2. Services. In consideration of the Companys engagement of Contractor as an independent contractor, and for other good and valuable consideration as set forth on Exhibit A the receipt and sufficiency of which Contractor hereby acknowledges, Contractor hereby agrees to the following. For purposes of this Agreement, the term Work Product shall mean all tangible items created or developed by Contractor during or as the result of Contractors engagement by the Company and within the scope of Contractors engagement, as well as all non-copyrightable ideas and inventions conceived or created by Contractor during the course of such activities, whether or not reduced to tangible form, and all Intellectual Property Rights (as defined below) in and to any of the foregoing. The term Work Product shall include all such items and materials even though created or developed by Contractor after working hours, away from the Companys premises or on an unsupervised basis, and whether created by Contractor or with others as long as such items and materials are within the scope of Contractors engagement.

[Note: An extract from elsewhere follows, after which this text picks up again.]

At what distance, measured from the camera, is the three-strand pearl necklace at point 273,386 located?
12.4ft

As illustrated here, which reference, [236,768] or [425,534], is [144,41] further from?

3. Ownership Rights. Contractor acknowledges and agrees that all rights in and to the Work Product, including all the tangible copies thereof, shall belong exclusively to the Company. By way of example and not limitation, the Company will be the exclusive owner of all intellectual property rights which may be applicable to the Work Product, including without limitation all copyrights, patents, trade secrets, trademarks, servicemarks, trade dress and other similar rights (collectively, Intellectual Property Rights). In this regard, all copyrightable Work Product is to be considered a work made for hire on behalf of the Company whose ownership will vest exclusively with the Company on its creation. Contractor hereby assigns all patentable inventions to the Company. To the extent any Work Product may not, by operation of law or this Agreement, be considered a work made for hire, Contractor upon the creation of all items of such Work Product automatically assigns, without further consideration, the exclusive ownership thereof to the Company. Contractor also irrevocably relinquishes to or licenses to Company, whichever is most expansive but enforceable at law, for the benefit of the Company and its assigns any moral rights in the Work Product which may be recognized by applicable law.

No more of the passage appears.